In the domain of deciding which embedded functionality should go in hardware and which in software, some architects have a philosophy of keeping as much in software as possible. That’s because software is inherently much more flexible than hardware. Even if you’re using an FPGA, there’s always the, “what if it doesn’t route?” fear. With software, as long as it fits in the allocated code store, you can do anything you want.
This is, of course, part of the motivation of software-define radio (SDR). Years ago, I would hear SDR articulated as a godsend to the military so that they could manage their complex communications more readily.
Now it’s starting to look viable for cell phones. Icera, acquired by Nvidia, is there, and CEVA has just made a couple of SDR-related announcements.
The first relates to GPS: rather than adding hardware to implement GPS, CEVA partner CellGuide proposes to implement a software version, which requires no new hardware. The GPS function would run as a lower-priority function in the background, ceding to calls and browsing and other higher-priority tasks.
Then CEVA announced library support for HSPA+ (“Evolved High Speed Packet Access”… these acronyms never seem to contemplate the fact that there will be more after them… “evolved” and “long-term” and the like will seem so quaint ten years from now…). The idea is to further enable a software implementation of a multimode HSPA/HSPA+/LTE/LTE-A platform. (See? How long-term was it before they had to append a “-A”?)

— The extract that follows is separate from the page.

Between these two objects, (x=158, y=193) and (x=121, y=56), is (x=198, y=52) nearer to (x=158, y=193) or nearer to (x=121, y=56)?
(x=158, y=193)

A big motivation for doing all of this in software is that, traditionally, each call mode can require its own hardware, so you end up with more chips and higher power and higher cost. If instead you just have a processing platform (which, clearly, CEVA would like to include their DSP engine, for which their libraries are obviously optimized), then you just pull up and execute the code for whichever protocol is being used at the moment.